Guinness World Records lists the largest snowflake as having fallen during a storm in January 1887 at Fort Keogh, in Montana. The rancher who witnessed the huge snowflakes described them as being “larger than milk pans,” and he measured one at a whopping 15 inches. There's plenty of reason to be skeptical about this anecdote – especially as there's no corroborating evidence to support the claim – but researchers say it’s not impossible.

In order for snowflakes over a foot wide to occur, however, certain conditions need to be met. There must be little to no wind, to prevent them from breaking apart.
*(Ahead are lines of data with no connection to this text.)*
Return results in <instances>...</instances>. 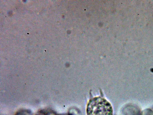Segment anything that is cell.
Listing matches in <instances>:
<instances>
[{
  "label": "cell",
  "mask_w": 153,
  "mask_h": 115,
  "mask_svg": "<svg viewBox=\"0 0 153 115\" xmlns=\"http://www.w3.org/2000/svg\"><path fill=\"white\" fill-rule=\"evenodd\" d=\"M87 115H113L111 105L106 99L96 97L90 99L87 106Z\"/></svg>",
  "instance_id": "obj_1"
},
{
  "label": "cell",
  "mask_w": 153,
  "mask_h": 115,
  "mask_svg": "<svg viewBox=\"0 0 153 115\" xmlns=\"http://www.w3.org/2000/svg\"><path fill=\"white\" fill-rule=\"evenodd\" d=\"M140 115H153V111L150 109H146L142 111Z\"/></svg>",
  "instance_id": "obj_2"
},
{
  "label": "cell",
  "mask_w": 153,
  "mask_h": 115,
  "mask_svg": "<svg viewBox=\"0 0 153 115\" xmlns=\"http://www.w3.org/2000/svg\"><path fill=\"white\" fill-rule=\"evenodd\" d=\"M29 112L26 111H22L19 112L16 115H30Z\"/></svg>",
  "instance_id": "obj_3"
}]
</instances>
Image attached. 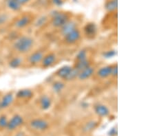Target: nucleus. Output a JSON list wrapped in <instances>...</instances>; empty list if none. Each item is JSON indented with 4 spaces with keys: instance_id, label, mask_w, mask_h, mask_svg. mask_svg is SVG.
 <instances>
[{
    "instance_id": "obj_20",
    "label": "nucleus",
    "mask_w": 155,
    "mask_h": 136,
    "mask_svg": "<svg viewBox=\"0 0 155 136\" xmlns=\"http://www.w3.org/2000/svg\"><path fill=\"white\" fill-rule=\"evenodd\" d=\"M22 63H23V60L19 56H17V57L12 58L11 61H9V66L12 68H18L21 65Z\"/></svg>"
},
{
    "instance_id": "obj_3",
    "label": "nucleus",
    "mask_w": 155,
    "mask_h": 136,
    "mask_svg": "<svg viewBox=\"0 0 155 136\" xmlns=\"http://www.w3.org/2000/svg\"><path fill=\"white\" fill-rule=\"evenodd\" d=\"M81 32L79 31V30L76 28L71 33L67 34L66 36H64V40L67 44L72 45V44L77 43L81 39Z\"/></svg>"
},
{
    "instance_id": "obj_26",
    "label": "nucleus",
    "mask_w": 155,
    "mask_h": 136,
    "mask_svg": "<svg viewBox=\"0 0 155 136\" xmlns=\"http://www.w3.org/2000/svg\"><path fill=\"white\" fill-rule=\"evenodd\" d=\"M46 22H47V17L46 16H42L37 19L35 25V26L39 27H39L43 26Z\"/></svg>"
},
{
    "instance_id": "obj_25",
    "label": "nucleus",
    "mask_w": 155,
    "mask_h": 136,
    "mask_svg": "<svg viewBox=\"0 0 155 136\" xmlns=\"http://www.w3.org/2000/svg\"><path fill=\"white\" fill-rule=\"evenodd\" d=\"M87 52L86 50H84V49H83V50H81L78 54H77L76 59L77 61H84L87 59Z\"/></svg>"
},
{
    "instance_id": "obj_16",
    "label": "nucleus",
    "mask_w": 155,
    "mask_h": 136,
    "mask_svg": "<svg viewBox=\"0 0 155 136\" xmlns=\"http://www.w3.org/2000/svg\"><path fill=\"white\" fill-rule=\"evenodd\" d=\"M72 67L69 66V65H65L64 67H62L59 69V70L57 71V76H59V78H61L62 79H64L67 77V76L68 75L70 71L72 70Z\"/></svg>"
},
{
    "instance_id": "obj_4",
    "label": "nucleus",
    "mask_w": 155,
    "mask_h": 136,
    "mask_svg": "<svg viewBox=\"0 0 155 136\" xmlns=\"http://www.w3.org/2000/svg\"><path fill=\"white\" fill-rule=\"evenodd\" d=\"M31 127L35 130L44 131L48 128V122L41 118H37L31 121Z\"/></svg>"
},
{
    "instance_id": "obj_11",
    "label": "nucleus",
    "mask_w": 155,
    "mask_h": 136,
    "mask_svg": "<svg viewBox=\"0 0 155 136\" xmlns=\"http://www.w3.org/2000/svg\"><path fill=\"white\" fill-rule=\"evenodd\" d=\"M14 95L12 93H8L2 97L0 101V108L5 109L8 107L13 103Z\"/></svg>"
},
{
    "instance_id": "obj_8",
    "label": "nucleus",
    "mask_w": 155,
    "mask_h": 136,
    "mask_svg": "<svg viewBox=\"0 0 155 136\" xmlns=\"http://www.w3.org/2000/svg\"><path fill=\"white\" fill-rule=\"evenodd\" d=\"M31 22V17L29 15H24L21 18L17 19L15 23V26L17 29H22L26 28Z\"/></svg>"
},
{
    "instance_id": "obj_24",
    "label": "nucleus",
    "mask_w": 155,
    "mask_h": 136,
    "mask_svg": "<svg viewBox=\"0 0 155 136\" xmlns=\"http://www.w3.org/2000/svg\"><path fill=\"white\" fill-rule=\"evenodd\" d=\"M97 126V122L96 121L91 120V121H89L88 122H87L86 124V125L84 126L83 129L85 132H89L93 130Z\"/></svg>"
},
{
    "instance_id": "obj_6",
    "label": "nucleus",
    "mask_w": 155,
    "mask_h": 136,
    "mask_svg": "<svg viewBox=\"0 0 155 136\" xmlns=\"http://www.w3.org/2000/svg\"><path fill=\"white\" fill-rule=\"evenodd\" d=\"M44 57V54L42 51L38 50L32 53L28 57V63L32 65H36L40 63Z\"/></svg>"
},
{
    "instance_id": "obj_22",
    "label": "nucleus",
    "mask_w": 155,
    "mask_h": 136,
    "mask_svg": "<svg viewBox=\"0 0 155 136\" xmlns=\"http://www.w3.org/2000/svg\"><path fill=\"white\" fill-rule=\"evenodd\" d=\"M89 66H91V63H90V61L87 60V59H86V60L84 61H77L74 68H75L79 71H80L84 70L85 68H86Z\"/></svg>"
},
{
    "instance_id": "obj_7",
    "label": "nucleus",
    "mask_w": 155,
    "mask_h": 136,
    "mask_svg": "<svg viewBox=\"0 0 155 136\" xmlns=\"http://www.w3.org/2000/svg\"><path fill=\"white\" fill-rule=\"evenodd\" d=\"M57 60L56 55L54 53H50L47 55L44 56L43 60L41 61V63L42 67L44 68H49L55 63Z\"/></svg>"
},
{
    "instance_id": "obj_18",
    "label": "nucleus",
    "mask_w": 155,
    "mask_h": 136,
    "mask_svg": "<svg viewBox=\"0 0 155 136\" xmlns=\"http://www.w3.org/2000/svg\"><path fill=\"white\" fill-rule=\"evenodd\" d=\"M6 4L7 6L13 11H19L22 6L17 0H6Z\"/></svg>"
},
{
    "instance_id": "obj_31",
    "label": "nucleus",
    "mask_w": 155,
    "mask_h": 136,
    "mask_svg": "<svg viewBox=\"0 0 155 136\" xmlns=\"http://www.w3.org/2000/svg\"><path fill=\"white\" fill-rule=\"evenodd\" d=\"M117 128H112L110 131L109 133H108V135L110 136H114V135H117Z\"/></svg>"
},
{
    "instance_id": "obj_2",
    "label": "nucleus",
    "mask_w": 155,
    "mask_h": 136,
    "mask_svg": "<svg viewBox=\"0 0 155 136\" xmlns=\"http://www.w3.org/2000/svg\"><path fill=\"white\" fill-rule=\"evenodd\" d=\"M69 21V16L66 13L59 12L54 14L52 20V25L55 28H61Z\"/></svg>"
},
{
    "instance_id": "obj_15",
    "label": "nucleus",
    "mask_w": 155,
    "mask_h": 136,
    "mask_svg": "<svg viewBox=\"0 0 155 136\" xmlns=\"http://www.w3.org/2000/svg\"><path fill=\"white\" fill-rule=\"evenodd\" d=\"M112 69V66L111 65L103 67V68H100L99 71H97V75H98L99 77L101 78H106L108 77V76H111Z\"/></svg>"
},
{
    "instance_id": "obj_23",
    "label": "nucleus",
    "mask_w": 155,
    "mask_h": 136,
    "mask_svg": "<svg viewBox=\"0 0 155 136\" xmlns=\"http://www.w3.org/2000/svg\"><path fill=\"white\" fill-rule=\"evenodd\" d=\"M79 73V71L77 70L75 68H72L68 75L67 76V77L66 78H65V80L69 81L74 80V79H75L76 78H78Z\"/></svg>"
},
{
    "instance_id": "obj_17",
    "label": "nucleus",
    "mask_w": 155,
    "mask_h": 136,
    "mask_svg": "<svg viewBox=\"0 0 155 136\" xmlns=\"http://www.w3.org/2000/svg\"><path fill=\"white\" fill-rule=\"evenodd\" d=\"M97 28L94 24H87L84 28V32L87 36H94L97 33Z\"/></svg>"
},
{
    "instance_id": "obj_32",
    "label": "nucleus",
    "mask_w": 155,
    "mask_h": 136,
    "mask_svg": "<svg viewBox=\"0 0 155 136\" xmlns=\"http://www.w3.org/2000/svg\"><path fill=\"white\" fill-rule=\"evenodd\" d=\"M52 1L53 2V4L57 6H60L63 4V1L62 0H52Z\"/></svg>"
},
{
    "instance_id": "obj_21",
    "label": "nucleus",
    "mask_w": 155,
    "mask_h": 136,
    "mask_svg": "<svg viewBox=\"0 0 155 136\" xmlns=\"http://www.w3.org/2000/svg\"><path fill=\"white\" fill-rule=\"evenodd\" d=\"M64 83L61 82V81H55V82L52 84V90H53L54 92L56 93H59L60 92H61V91L64 90Z\"/></svg>"
},
{
    "instance_id": "obj_30",
    "label": "nucleus",
    "mask_w": 155,
    "mask_h": 136,
    "mask_svg": "<svg viewBox=\"0 0 155 136\" xmlns=\"http://www.w3.org/2000/svg\"><path fill=\"white\" fill-rule=\"evenodd\" d=\"M117 74H118V69H117V65L112 66L111 76H114V77H115V76H117Z\"/></svg>"
},
{
    "instance_id": "obj_33",
    "label": "nucleus",
    "mask_w": 155,
    "mask_h": 136,
    "mask_svg": "<svg viewBox=\"0 0 155 136\" xmlns=\"http://www.w3.org/2000/svg\"><path fill=\"white\" fill-rule=\"evenodd\" d=\"M17 1H18L19 3L22 6V5H24L27 3H28L30 0H17Z\"/></svg>"
},
{
    "instance_id": "obj_1",
    "label": "nucleus",
    "mask_w": 155,
    "mask_h": 136,
    "mask_svg": "<svg viewBox=\"0 0 155 136\" xmlns=\"http://www.w3.org/2000/svg\"><path fill=\"white\" fill-rule=\"evenodd\" d=\"M35 44L33 38L30 36L22 35L17 37L12 44V48L19 54H26L31 51Z\"/></svg>"
},
{
    "instance_id": "obj_9",
    "label": "nucleus",
    "mask_w": 155,
    "mask_h": 136,
    "mask_svg": "<svg viewBox=\"0 0 155 136\" xmlns=\"http://www.w3.org/2000/svg\"><path fill=\"white\" fill-rule=\"evenodd\" d=\"M94 72V68H92L91 65L87 68H85L84 70H81L79 71V75H78V78L81 81H85L87 80L91 77V76L93 75Z\"/></svg>"
},
{
    "instance_id": "obj_13",
    "label": "nucleus",
    "mask_w": 155,
    "mask_h": 136,
    "mask_svg": "<svg viewBox=\"0 0 155 136\" xmlns=\"http://www.w3.org/2000/svg\"><path fill=\"white\" fill-rule=\"evenodd\" d=\"M32 96H33V92L29 89L20 90L16 93V97L17 98L23 99V100H26V99L28 100V99L31 98Z\"/></svg>"
},
{
    "instance_id": "obj_19",
    "label": "nucleus",
    "mask_w": 155,
    "mask_h": 136,
    "mask_svg": "<svg viewBox=\"0 0 155 136\" xmlns=\"http://www.w3.org/2000/svg\"><path fill=\"white\" fill-rule=\"evenodd\" d=\"M117 7H118L117 0H110V1L107 2L105 5V8L108 12L114 11L117 9Z\"/></svg>"
},
{
    "instance_id": "obj_27",
    "label": "nucleus",
    "mask_w": 155,
    "mask_h": 136,
    "mask_svg": "<svg viewBox=\"0 0 155 136\" xmlns=\"http://www.w3.org/2000/svg\"><path fill=\"white\" fill-rule=\"evenodd\" d=\"M8 120H7L6 117L5 115H2L0 117V127L4 128L7 127V125H8Z\"/></svg>"
},
{
    "instance_id": "obj_12",
    "label": "nucleus",
    "mask_w": 155,
    "mask_h": 136,
    "mask_svg": "<svg viewBox=\"0 0 155 136\" xmlns=\"http://www.w3.org/2000/svg\"><path fill=\"white\" fill-rule=\"evenodd\" d=\"M94 111L100 117H106L110 114V110L103 104H97L94 106Z\"/></svg>"
},
{
    "instance_id": "obj_34",
    "label": "nucleus",
    "mask_w": 155,
    "mask_h": 136,
    "mask_svg": "<svg viewBox=\"0 0 155 136\" xmlns=\"http://www.w3.org/2000/svg\"><path fill=\"white\" fill-rule=\"evenodd\" d=\"M15 136H24V134L23 133H17V134H16Z\"/></svg>"
},
{
    "instance_id": "obj_29",
    "label": "nucleus",
    "mask_w": 155,
    "mask_h": 136,
    "mask_svg": "<svg viewBox=\"0 0 155 136\" xmlns=\"http://www.w3.org/2000/svg\"><path fill=\"white\" fill-rule=\"evenodd\" d=\"M8 16L6 14H0V26L5 24L8 21Z\"/></svg>"
},
{
    "instance_id": "obj_28",
    "label": "nucleus",
    "mask_w": 155,
    "mask_h": 136,
    "mask_svg": "<svg viewBox=\"0 0 155 136\" xmlns=\"http://www.w3.org/2000/svg\"><path fill=\"white\" fill-rule=\"evenodd\" d=\"M115 55H116V52L114 50L106 51L103 54V56H104V58H106V59L112 58L113 56H114Z\"/></svg>"
},
{
    "instance_id": "obj_10",
    "label": "nucleus",
    "mask_w": 155,
    "mask_h": 136,
    "mask_svg": "<svg viewBox=\"0 0 155 136\" xmlns=\"http://www.w3.org/2000/svg\"><path fill=\"white\" fill-rule=\"evenodd\" d=\"M77 28V23L74 21H68L61 28V33L64 36Z\"/></svg>"
},
{
    "instance_id": "obj_14",
    "label": "nucleus",
    "mask_w": 155,
    "mask_h": 136,
    "mask_svg": "<svg viewBox=\"0 0 155 136\" xmlns=\"http://www.w3.org/2000/svg\"><path fill=\"white\" fill-rule=\"evenodd\" d=\"M40 107L43 110H48L52 105V100L48 96L44 95L39 99Z\"/></svg>"
},
{
    "instance_id": "obj_5",
    "label": "nucleus",
    "mask_w": 155,
    "mask_h": 136,
    "mask_svg": "<svg viewBox=\"0 0 155 136\" xmlns=\"http://www.w3.org/2000/svg\"><path fill=\"white\" fill-rule=\"evenodd\" d=\"M24 122V119L21 115L18 114L15 115L11 120L8 121L6 128L10 131L15 130L19 126H21Z\"/></svg>"
}]
</instances>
There must also be a very high level of moisture in the air for the snowflake to gather an abundance of frozen water droplets and ice crystals on its way to the ground.

Let it snow:

  • A snowflake’s shape is the result of what occurs in the clouds where it forms. Its appearance and size are affected by various moisture and temperature conditions.

  • Sandra Yuter, a faculty fellow at the Center for Geospatial Analytics at NC State, has collected images of over two million snowflakes. The majority of snowflakes, she maintains, are made up of a jumble of small snowflakes rather than one giant crystal.

  • You never know when you might come across a giant snowflake. Amateur weather observer Herbert H. Close Jr. witnessed giant snowflakes falling around him one night last winter. “It’s a matter of being at the right place at the right time,” he said. “Sometimes you get lucky.”